__Exercise instructions__. Transcribe the data exactly. Pictures stay out.

__Task inputs__.
◇ ◇ ◇ ◇

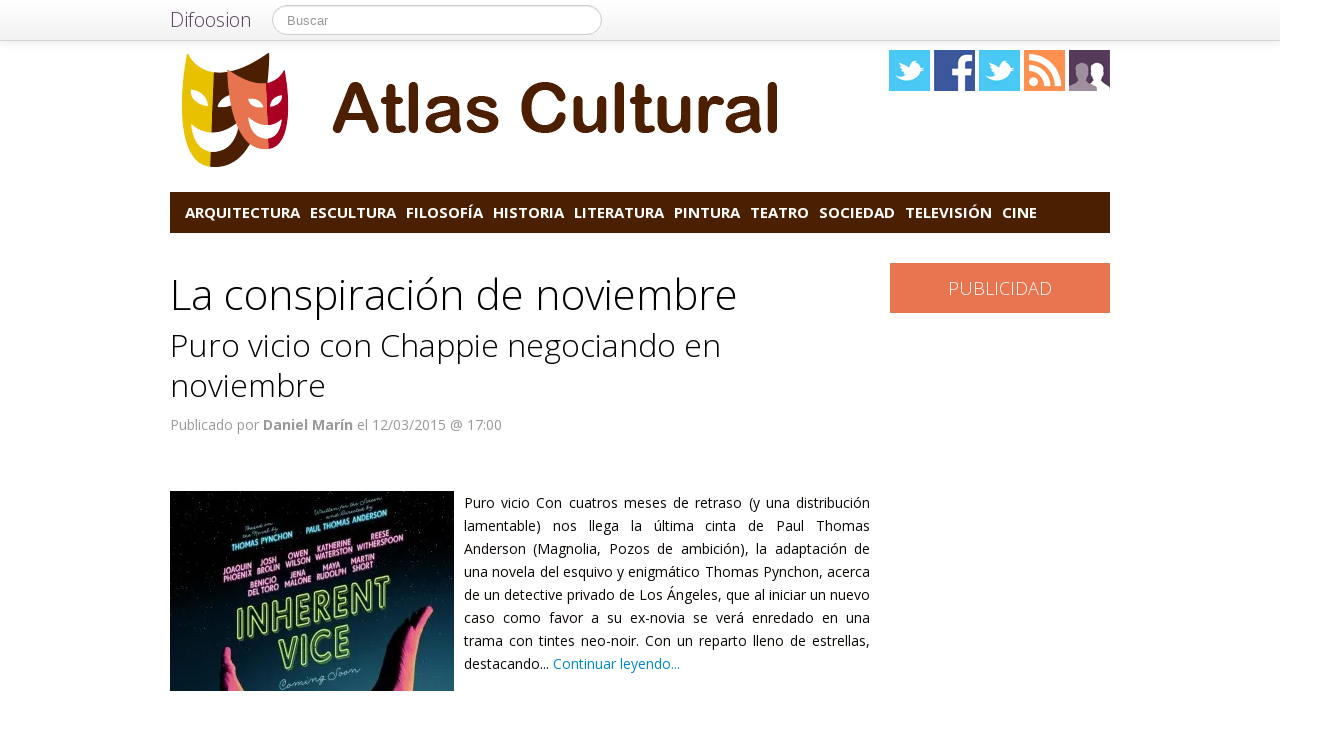

--- FILE ---
content_type: text/plain
request_url: https://www.google-analytics.com/j/collect?v=1&_v=j102&a=1131811395&t=pageview&_s=1&dl=https%3A%2F%2Fatlascultural.com%2Ftag%2Fla-conspiracion-de-noviembre&ul=en-us%40posix&dt=La%20conspiraci%C3%B3n%20de%20noviembre%20en%20Atlas%20cultural&sr=1280x720&vp=1280x720&_u=aGDAAAABEAAAAG~&jid=2104621722&gjid=1068598561&cid=984794967.1769020918&tid=UA-62836513-3&_gid=1477617831.1769020918&_r=1&_slc=1&gtm=45He61k1n71MVP47Fv71212194za200zd71212194&gcd=13l3l3l3l1l1&dma=0&tcfd=1000g&tag_exp=103116026~103200004~104527907~104528500~104684208~104684211~104869650~105391252~115938465~115938468~116992598~117041587~117124381&z=563065404
body_size: -833
content:
2,cG-50FDQKY8J8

◇ ◇ ◇ ◇

__Result__.
--- FILE ---
content_type: text/plain
request_url: https://www.google-analytics.com/j/collect?v=1&_v=j102&a=1131811395&t=pageview&_s=1&dl=https%3A%2F%2Fatlascultural.com%2Ftag%2Fla-conspiracion-de-noviembre&ul=en-us%40posix&dt=La%20conspiraci%C3%B3n%20de%20noviembre%20en%20Atlas%20cultural&sr=1280x720&vp=1280x720&_u=aGDAAAABEAAAAG~&jid=2104621722&gjid=1068598561&cid=984794967.1769020918&tid=UA-62836513-3&_gid=1477617831.1769020918&_r=1&_slc=1&gtm=45He61k1n71MVP47Fv71212194za200zd71212194&gcd=13l3l3l3l1l1&dma=0&tcfd=1000g&tag_exp=103116026~103200004~104527907~104528500~104684208~104684211~104869650~105391252~115938465~115938468~116992598~117041587~117124381&z=563065404
body_size: -833
content:
2,cG-50FDQKY8J8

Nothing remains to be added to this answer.